This week, Science featured a cover of hot spring water steam rising over a volcanic vent. In Yellowstone National Park, near Wyoming, USA, there is a lake heated by the warm heat of underground magma. The name Yellowstone comes from the sulfur-containing hot spring water that flows through the limestone layer and dyes the rocks yellow.
Science published a paper on the 1st (local time) by a research team from the Department of Geology at the University of Illinois in the United States, stating that there is a greater amount of magma than initially estimated under the Yellowstone volcano. Magma refers to the melting of rocks underground by heating them to high temperatures.
Ross McGuire, a professor of geology at the University of Illinois in the US, measured the speed of seismic waves under the Yellowstone volcano through seismic tomography and estimated the amount and distribution of magma under the volcano through 3D modeling. As a result, he discovered that there is a greater amount of magma than expected in the magma reservoir.
“Previous studies have estimated that 5 to 15 percent is molten, but up to 20 percent has been shown to be molten,” McGuire said. It is generally believed that the more molten the rock is, the more likely it is to erupt.
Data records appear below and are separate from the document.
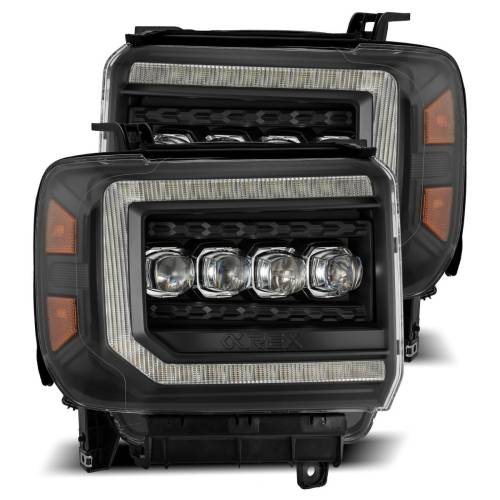 AlphaREX - 880617 | AlphaRex NOVA-Series LED Projector Headlights For GMC Sierra (2014-2018) | Black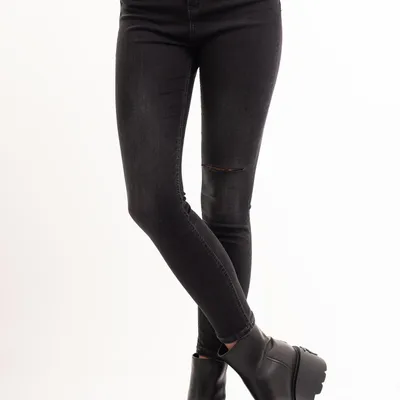 PINKO JEANSY z paskiem skinny fit czarne SUSAN 17 TROUSERS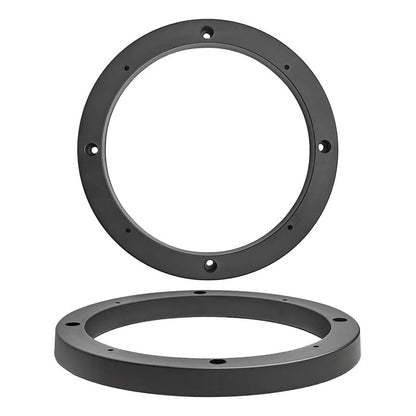 X2 Espaciador D Parlantes Adaptador 6.5 Pulgadas Auto Puerta Negro 25202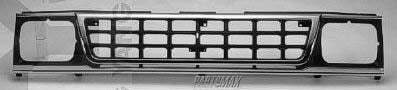 1200 | 1990-1992 MITSUBISHI MIGHTY MAX Grille assy bright | MI1087105|MB598413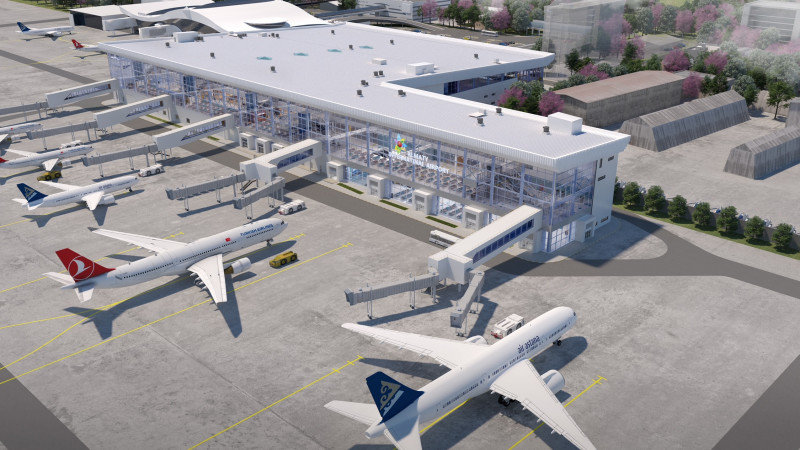 Эскиз нового терминала аэропорта Алматы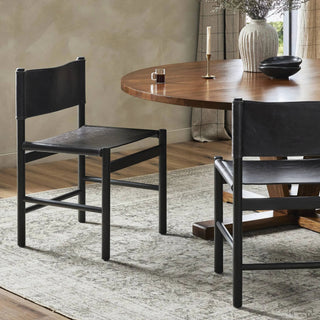 Kena Dining Chair- Charcoal Parawood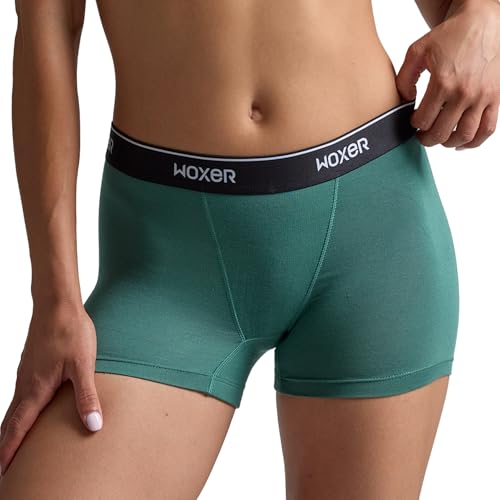 Image of Woxer Womens Boxers - Star 3 inch Boy Shorts Underwear for Women - Boxer Briefs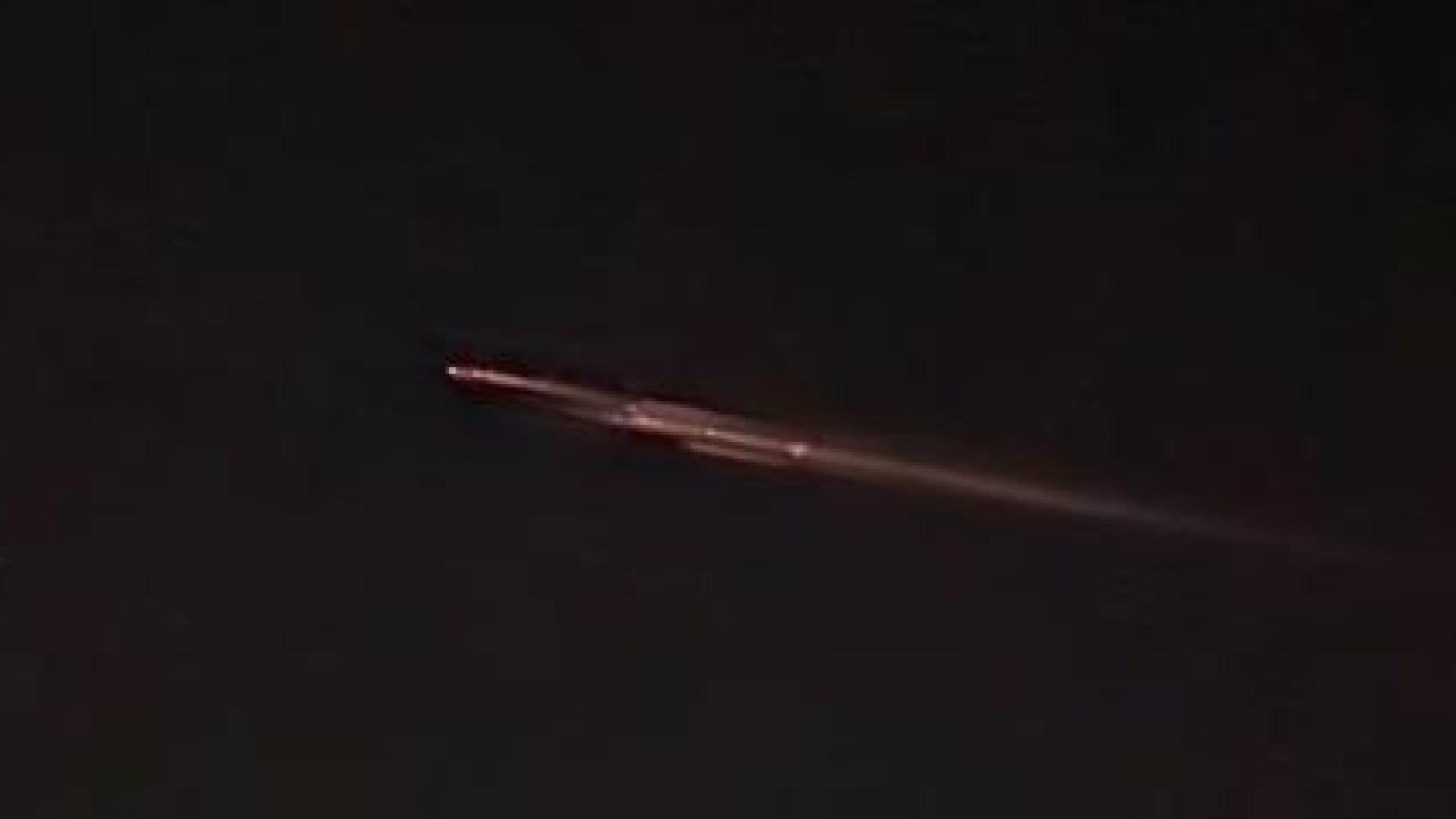 Fragmento del cohete chino Jielong-3 avistado en Albacete.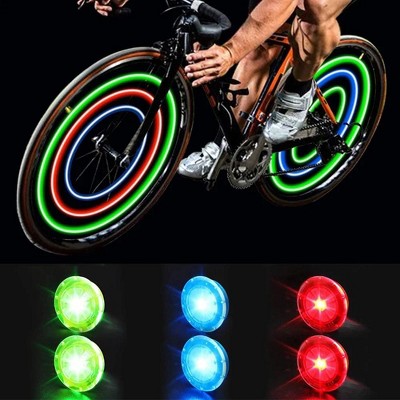 WOPET LED Wheel Lights - Multi-Color Motion-Activated Bike Wheel Lights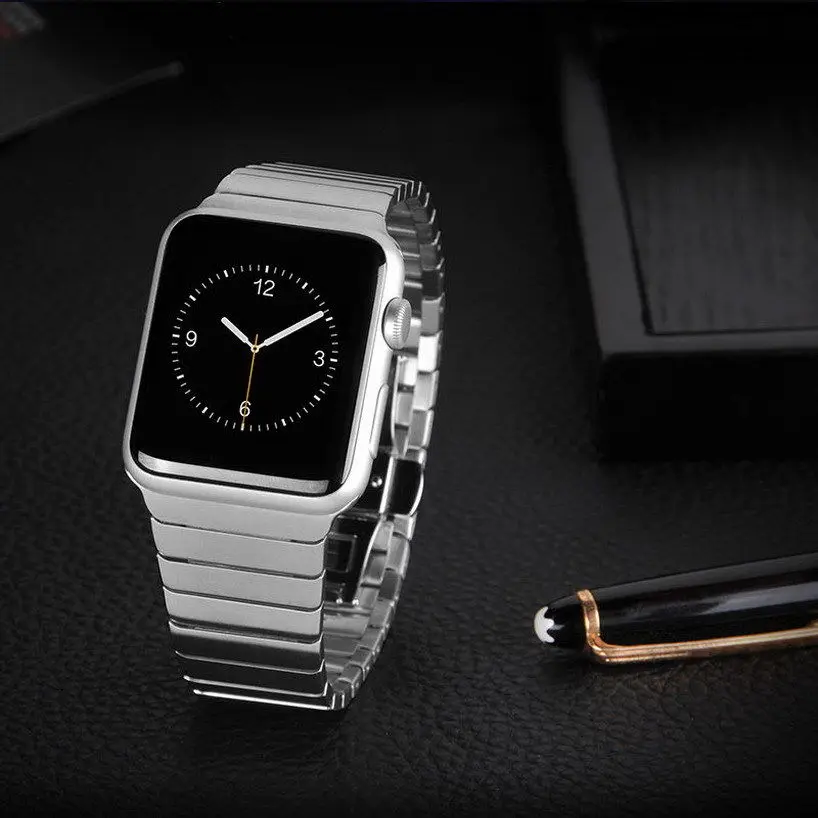 Высокое качество, браслет из нержавеющей стали для Apple Watch, ремешок серии 1, 2, 3, 4, 5, ремешок для браслета 38 мм, 40 мм, 42 мм, 44 мм, iWatch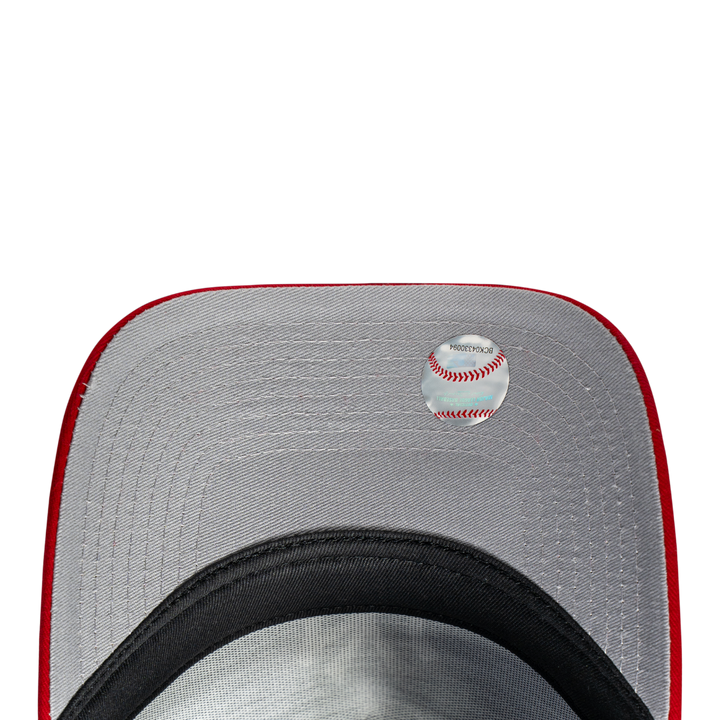 9FORTY A-Frame Trucker Los Angeles Dodgers Black Scarlet Snapback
However, the results of this study do not mean that Yellowstone Volcano will erupt immediately. Michael Polen, senior researcher at the Yellowstone Volcano Observatory, said: “Although the possibility of an eruption is slightly higher than previously thought, the results show that the Yellowstone volcano is mostly solid.”
Meanwhile, Yellowstone Volcano has erupted a total of three times in the past 2.1 million years. There was a major eruption 640,000 years ago and the most recent eruption is estimated to be 70,000 years ago. Volcano experts predict that if Yellowstone erupts, it will be more than 1,000 times more powerful than the 1980 eruption of St. Helens, devastating two-thirds of the United States.